BlueGen ‘s platform not only generates synthetic datasets for use in AI applications but also provides reports showing the quality of the created data in terms of resemblance, utility and privacy. In this context, resemblance serves as a metric to quantify proximity of statistical distribution of the synthetic and the original data set. Utility is measuring performance of downstream ML models when working with synthetic instead of real data. The privacy measure shows the degree of protection the data has against leakage attacks.
Classical anonymization techniques which involve modification of existing data usually keep 1:1 relationship between the modified and original data rows. This inherent re-identification possibility is no longer deemed acceptable in contemporary data privacy standards. The criteria for scoring the quality of synthetic data adhere to the guidelines outlined in Article 29 of the Data Protections Working Party, ensuring compliance with privacy standards. BlueGen demonstrates high scores for all the components according to BlueGen’s Chief Product Officer Vincent Campfens. Additionally, involvement of the company in IEEE reflects a commitment to standards and practices endorsed by the Institute of Electrical and Electronics Engineers.
I had the opportunity to connect with Vincent Campfens at ENLIT and he shared some energy-related business cases. For instance, a large European utility improved the accuracy of its consumption forecast using synthetic datasets created by BlueGen, as real data could only be stored for two historical years due to privacy regulations and this was insufficient for a reliable forecast. By creating syntactic data year by year, the company is empowered to preserve statistical behavior of the long history of data and use it for forecasting without breaking the privacy regulations.

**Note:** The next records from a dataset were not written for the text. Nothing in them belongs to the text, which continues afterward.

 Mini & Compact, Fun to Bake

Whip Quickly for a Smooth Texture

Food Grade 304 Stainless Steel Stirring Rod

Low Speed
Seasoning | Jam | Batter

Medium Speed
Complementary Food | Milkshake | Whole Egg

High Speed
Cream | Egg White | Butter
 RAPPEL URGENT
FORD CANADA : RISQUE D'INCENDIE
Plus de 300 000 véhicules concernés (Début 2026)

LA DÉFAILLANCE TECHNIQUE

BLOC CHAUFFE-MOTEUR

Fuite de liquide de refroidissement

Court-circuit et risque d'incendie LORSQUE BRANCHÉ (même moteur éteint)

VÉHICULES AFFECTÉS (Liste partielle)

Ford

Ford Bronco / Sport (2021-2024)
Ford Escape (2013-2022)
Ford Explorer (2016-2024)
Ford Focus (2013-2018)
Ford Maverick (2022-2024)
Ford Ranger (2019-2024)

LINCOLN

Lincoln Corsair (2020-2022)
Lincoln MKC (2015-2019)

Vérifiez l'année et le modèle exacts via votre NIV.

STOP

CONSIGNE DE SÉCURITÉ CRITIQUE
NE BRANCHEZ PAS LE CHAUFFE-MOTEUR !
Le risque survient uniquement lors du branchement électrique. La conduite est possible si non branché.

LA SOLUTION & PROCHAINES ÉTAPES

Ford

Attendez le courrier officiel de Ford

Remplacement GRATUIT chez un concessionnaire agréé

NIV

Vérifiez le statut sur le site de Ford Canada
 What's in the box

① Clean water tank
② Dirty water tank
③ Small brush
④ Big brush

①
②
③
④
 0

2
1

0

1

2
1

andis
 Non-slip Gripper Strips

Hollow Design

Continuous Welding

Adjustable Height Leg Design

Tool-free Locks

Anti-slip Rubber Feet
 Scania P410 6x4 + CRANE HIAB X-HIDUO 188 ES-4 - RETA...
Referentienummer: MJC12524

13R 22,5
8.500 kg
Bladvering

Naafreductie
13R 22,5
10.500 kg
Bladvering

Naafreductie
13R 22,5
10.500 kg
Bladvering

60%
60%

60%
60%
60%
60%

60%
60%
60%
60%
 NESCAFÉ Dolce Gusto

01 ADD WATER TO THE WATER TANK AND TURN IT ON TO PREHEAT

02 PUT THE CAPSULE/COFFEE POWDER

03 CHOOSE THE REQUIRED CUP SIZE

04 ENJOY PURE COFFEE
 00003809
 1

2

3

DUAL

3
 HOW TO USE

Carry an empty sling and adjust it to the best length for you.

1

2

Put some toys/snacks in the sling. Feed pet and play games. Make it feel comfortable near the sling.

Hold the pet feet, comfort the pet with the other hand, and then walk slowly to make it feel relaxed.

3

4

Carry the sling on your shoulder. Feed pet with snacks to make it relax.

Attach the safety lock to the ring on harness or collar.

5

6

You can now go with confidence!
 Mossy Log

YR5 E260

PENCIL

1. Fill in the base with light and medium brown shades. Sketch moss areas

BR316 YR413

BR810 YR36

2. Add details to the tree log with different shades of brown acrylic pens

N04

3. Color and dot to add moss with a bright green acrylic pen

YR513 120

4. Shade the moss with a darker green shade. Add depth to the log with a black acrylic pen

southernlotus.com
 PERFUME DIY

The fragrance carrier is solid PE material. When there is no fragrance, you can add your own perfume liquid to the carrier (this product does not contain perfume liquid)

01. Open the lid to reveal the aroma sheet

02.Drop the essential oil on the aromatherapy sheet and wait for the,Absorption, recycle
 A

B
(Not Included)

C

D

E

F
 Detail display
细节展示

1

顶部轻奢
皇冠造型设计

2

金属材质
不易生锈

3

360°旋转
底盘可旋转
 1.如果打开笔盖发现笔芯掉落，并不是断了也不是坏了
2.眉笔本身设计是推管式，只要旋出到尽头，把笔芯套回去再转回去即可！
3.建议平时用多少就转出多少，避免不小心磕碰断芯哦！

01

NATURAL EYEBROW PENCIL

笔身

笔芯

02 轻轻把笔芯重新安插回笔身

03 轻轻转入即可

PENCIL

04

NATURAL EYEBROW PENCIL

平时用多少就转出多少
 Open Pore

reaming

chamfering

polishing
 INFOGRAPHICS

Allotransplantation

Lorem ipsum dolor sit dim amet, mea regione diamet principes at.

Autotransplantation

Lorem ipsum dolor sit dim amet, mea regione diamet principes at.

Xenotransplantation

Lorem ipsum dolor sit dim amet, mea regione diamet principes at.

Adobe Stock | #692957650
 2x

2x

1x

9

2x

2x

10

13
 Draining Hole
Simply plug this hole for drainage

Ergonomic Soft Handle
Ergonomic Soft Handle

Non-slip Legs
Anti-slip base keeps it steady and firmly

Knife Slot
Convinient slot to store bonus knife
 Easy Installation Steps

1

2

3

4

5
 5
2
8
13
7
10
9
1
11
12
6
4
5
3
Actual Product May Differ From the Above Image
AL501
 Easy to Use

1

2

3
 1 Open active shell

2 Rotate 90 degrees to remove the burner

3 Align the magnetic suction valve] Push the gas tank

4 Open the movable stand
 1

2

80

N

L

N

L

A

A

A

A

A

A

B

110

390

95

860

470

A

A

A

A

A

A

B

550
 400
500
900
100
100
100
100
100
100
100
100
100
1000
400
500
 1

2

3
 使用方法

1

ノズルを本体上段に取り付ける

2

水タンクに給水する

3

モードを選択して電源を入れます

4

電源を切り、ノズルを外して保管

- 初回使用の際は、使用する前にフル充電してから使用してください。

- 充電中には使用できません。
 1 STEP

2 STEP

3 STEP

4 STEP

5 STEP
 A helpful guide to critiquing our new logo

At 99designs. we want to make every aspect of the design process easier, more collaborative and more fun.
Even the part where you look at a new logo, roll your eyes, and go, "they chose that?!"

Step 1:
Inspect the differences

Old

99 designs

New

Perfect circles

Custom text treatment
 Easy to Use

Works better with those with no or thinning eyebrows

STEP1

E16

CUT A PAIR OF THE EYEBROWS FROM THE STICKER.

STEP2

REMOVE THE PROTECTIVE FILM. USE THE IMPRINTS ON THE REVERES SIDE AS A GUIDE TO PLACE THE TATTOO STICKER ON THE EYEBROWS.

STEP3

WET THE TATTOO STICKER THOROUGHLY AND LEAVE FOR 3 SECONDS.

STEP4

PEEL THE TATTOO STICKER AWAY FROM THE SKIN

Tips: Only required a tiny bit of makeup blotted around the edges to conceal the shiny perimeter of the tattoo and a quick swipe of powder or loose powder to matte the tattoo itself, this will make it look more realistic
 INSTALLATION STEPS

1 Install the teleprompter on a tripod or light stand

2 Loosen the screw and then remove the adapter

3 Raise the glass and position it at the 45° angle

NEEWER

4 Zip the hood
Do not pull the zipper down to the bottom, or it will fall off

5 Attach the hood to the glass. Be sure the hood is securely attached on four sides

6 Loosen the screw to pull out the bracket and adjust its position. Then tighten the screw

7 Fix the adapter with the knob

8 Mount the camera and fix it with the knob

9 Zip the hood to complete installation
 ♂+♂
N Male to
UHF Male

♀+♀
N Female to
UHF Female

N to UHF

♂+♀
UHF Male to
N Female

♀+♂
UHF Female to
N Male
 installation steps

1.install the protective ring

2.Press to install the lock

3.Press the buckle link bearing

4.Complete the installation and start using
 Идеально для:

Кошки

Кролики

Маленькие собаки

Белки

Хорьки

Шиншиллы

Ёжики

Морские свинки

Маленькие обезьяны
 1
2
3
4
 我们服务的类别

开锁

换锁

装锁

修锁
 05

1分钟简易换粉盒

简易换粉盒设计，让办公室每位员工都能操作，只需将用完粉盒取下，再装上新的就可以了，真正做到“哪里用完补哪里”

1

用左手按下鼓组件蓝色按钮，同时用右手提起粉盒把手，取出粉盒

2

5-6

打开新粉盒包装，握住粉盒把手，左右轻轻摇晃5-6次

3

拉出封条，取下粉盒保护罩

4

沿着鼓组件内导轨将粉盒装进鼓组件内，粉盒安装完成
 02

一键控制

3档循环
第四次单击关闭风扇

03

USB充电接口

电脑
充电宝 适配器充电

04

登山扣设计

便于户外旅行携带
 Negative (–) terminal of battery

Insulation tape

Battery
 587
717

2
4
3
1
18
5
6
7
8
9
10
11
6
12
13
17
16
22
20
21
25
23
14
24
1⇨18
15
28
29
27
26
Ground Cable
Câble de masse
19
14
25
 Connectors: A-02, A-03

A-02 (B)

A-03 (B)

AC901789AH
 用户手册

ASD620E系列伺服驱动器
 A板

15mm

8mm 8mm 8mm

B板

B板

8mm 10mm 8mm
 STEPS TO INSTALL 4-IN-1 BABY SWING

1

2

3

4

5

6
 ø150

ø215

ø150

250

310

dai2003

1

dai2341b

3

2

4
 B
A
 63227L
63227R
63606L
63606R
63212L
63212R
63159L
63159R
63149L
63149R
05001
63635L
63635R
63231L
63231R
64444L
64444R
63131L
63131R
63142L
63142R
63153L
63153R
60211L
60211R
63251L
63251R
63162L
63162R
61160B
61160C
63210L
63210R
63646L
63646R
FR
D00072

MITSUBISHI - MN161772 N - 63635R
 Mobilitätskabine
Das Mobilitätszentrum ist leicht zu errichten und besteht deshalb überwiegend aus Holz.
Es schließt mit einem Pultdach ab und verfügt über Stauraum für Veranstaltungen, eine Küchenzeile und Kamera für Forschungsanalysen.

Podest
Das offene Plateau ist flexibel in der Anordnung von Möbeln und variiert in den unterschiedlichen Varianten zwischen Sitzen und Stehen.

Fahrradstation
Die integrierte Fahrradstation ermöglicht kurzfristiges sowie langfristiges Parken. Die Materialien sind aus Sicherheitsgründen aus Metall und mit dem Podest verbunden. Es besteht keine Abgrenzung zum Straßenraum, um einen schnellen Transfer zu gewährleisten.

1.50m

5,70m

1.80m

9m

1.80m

Another crucial use case involves the utilization of smart meter data for different demand response programs and grid reliability applications. The privacy-safe synthetic datasets empower DSOs to share data with other market participants and software companies using the data for their model developments. This opens up an opportunity for DSOs to establish a new business line by providing high-quality synthetic meter data to technology companies and academic researchers. The realization of this potential hinges on the proactive initiative of these institutions to articulate the demand and capitalize on the data offering.